The kit is a live shareable link you send to a brand, and it stays up to date on its own. For beauty, fashion and lifestyle, where the presentation is the pitch, that is the difference between a kit a brand scrolls past and one it remembers.
Aesthetic first
Shown for demonstration. Public kits that display connected-account insights are kept out of search engines by design, so this is a presentation sample.
Frequently asked questions
- Is there a free Canva media kit template?
- Yes. Canva offers free media-kit templates in its media-kit maker, with paid tiers for premium elements and brand assets. They are a fine way to produce a static one-page PDF by hand. The limitation is that the numbers are typed in, so they are out of date the moment your audience changes, and the layout is shared by everyone using the same template.
- What should a media kit template include?

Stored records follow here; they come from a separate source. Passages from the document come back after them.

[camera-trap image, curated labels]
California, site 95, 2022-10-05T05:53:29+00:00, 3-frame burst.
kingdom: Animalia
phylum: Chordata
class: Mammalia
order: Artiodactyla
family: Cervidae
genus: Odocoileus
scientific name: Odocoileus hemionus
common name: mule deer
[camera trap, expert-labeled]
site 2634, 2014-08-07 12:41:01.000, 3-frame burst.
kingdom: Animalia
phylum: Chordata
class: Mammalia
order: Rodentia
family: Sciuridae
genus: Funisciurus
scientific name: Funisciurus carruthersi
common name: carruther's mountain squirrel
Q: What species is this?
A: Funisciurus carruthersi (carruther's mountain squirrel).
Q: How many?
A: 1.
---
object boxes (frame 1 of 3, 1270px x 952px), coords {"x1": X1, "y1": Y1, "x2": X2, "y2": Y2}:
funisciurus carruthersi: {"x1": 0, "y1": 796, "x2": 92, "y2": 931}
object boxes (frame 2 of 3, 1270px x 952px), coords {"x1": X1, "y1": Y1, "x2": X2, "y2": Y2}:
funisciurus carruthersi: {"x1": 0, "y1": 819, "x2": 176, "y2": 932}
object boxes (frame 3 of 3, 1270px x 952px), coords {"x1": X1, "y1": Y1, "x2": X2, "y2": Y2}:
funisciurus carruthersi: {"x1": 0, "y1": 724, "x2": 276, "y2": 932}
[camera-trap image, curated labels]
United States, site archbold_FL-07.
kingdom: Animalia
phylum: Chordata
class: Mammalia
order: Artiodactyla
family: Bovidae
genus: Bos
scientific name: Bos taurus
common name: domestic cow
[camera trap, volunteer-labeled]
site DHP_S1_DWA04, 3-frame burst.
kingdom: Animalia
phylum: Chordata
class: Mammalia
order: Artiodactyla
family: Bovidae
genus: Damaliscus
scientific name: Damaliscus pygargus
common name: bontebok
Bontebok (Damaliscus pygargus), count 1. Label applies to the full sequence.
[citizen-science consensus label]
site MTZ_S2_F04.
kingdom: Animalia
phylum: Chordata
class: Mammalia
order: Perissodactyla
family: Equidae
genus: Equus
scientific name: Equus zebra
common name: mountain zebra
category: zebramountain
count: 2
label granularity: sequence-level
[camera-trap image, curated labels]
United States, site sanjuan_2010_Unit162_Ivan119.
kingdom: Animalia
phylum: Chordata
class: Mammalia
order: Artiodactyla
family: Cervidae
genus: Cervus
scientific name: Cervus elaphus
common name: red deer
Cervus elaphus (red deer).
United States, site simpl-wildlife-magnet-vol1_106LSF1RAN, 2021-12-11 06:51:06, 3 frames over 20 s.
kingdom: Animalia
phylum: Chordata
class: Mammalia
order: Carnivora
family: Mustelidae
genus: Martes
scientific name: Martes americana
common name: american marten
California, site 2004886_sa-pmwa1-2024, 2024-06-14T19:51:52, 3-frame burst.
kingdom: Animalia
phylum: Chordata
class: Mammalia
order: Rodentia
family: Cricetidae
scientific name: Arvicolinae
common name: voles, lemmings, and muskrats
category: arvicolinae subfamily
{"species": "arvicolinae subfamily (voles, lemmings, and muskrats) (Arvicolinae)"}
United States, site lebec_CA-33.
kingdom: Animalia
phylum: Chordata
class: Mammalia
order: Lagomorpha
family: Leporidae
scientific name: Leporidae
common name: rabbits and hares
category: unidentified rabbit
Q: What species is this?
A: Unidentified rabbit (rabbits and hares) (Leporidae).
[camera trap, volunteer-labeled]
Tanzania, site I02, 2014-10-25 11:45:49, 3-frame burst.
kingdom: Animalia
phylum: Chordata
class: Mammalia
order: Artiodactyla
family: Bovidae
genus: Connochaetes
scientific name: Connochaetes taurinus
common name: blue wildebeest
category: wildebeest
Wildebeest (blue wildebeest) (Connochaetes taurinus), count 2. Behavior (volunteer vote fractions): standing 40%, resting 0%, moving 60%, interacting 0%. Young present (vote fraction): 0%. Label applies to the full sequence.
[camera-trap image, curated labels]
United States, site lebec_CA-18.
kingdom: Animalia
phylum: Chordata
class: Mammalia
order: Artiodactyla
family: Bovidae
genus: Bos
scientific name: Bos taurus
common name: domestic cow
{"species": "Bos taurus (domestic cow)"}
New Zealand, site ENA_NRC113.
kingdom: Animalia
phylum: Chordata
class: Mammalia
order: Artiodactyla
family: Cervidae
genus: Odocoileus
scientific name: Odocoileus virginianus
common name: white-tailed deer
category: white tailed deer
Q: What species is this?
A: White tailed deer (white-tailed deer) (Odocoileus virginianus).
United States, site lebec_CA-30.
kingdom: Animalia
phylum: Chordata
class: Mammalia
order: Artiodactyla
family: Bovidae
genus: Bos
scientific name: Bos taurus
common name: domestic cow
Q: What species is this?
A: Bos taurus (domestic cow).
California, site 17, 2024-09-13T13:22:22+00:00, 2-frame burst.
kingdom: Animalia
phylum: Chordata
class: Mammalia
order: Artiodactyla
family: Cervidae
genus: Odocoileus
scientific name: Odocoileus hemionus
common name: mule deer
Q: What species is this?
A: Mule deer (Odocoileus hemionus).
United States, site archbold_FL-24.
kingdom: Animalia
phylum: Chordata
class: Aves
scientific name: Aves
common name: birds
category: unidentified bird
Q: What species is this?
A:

- A short bio and positioning (niche, categories, cities), audience demographics (age, gender split, top locations), engagement metrics (reach, saves, comments, views), selected work and past brand partnerships, and rates or packages with a way to contact you. Keep it to one or two pages and put your strongest work first.
- Is a Canva media kit good enough for brands?
- For an early creator, a clean Canva kit can be enough to start a conversation. For talent in beauty, fashion and lifestyle pitching premium brands, where the presentation is part of the pitch, a static template tends to read as a template, and hand-typed numbers are harder to stand behind in a negotiation.
- What is the best alternative to a Canva media kit template?
- Ezra builds a living, editorial media kit for beauty, fashion and lifestyle creators and the agencies that represent them. It pulls Instagram, TikTok and YouTube data through official APIs so the figures are real and current, and lays the kit out in a controlled editorial design system rather than a fill-in template. The result is a live shareable link, not a static PDF.
- How do I make a media kit that updates automatically?
- Connect your social accounts once and let the kit read from them, instead of typing figures into a template. Ezra refreshes follower, engagement and audience data from the connected accounts automatically, so the kit stays current without a re-edit and re-export every time your numbers move.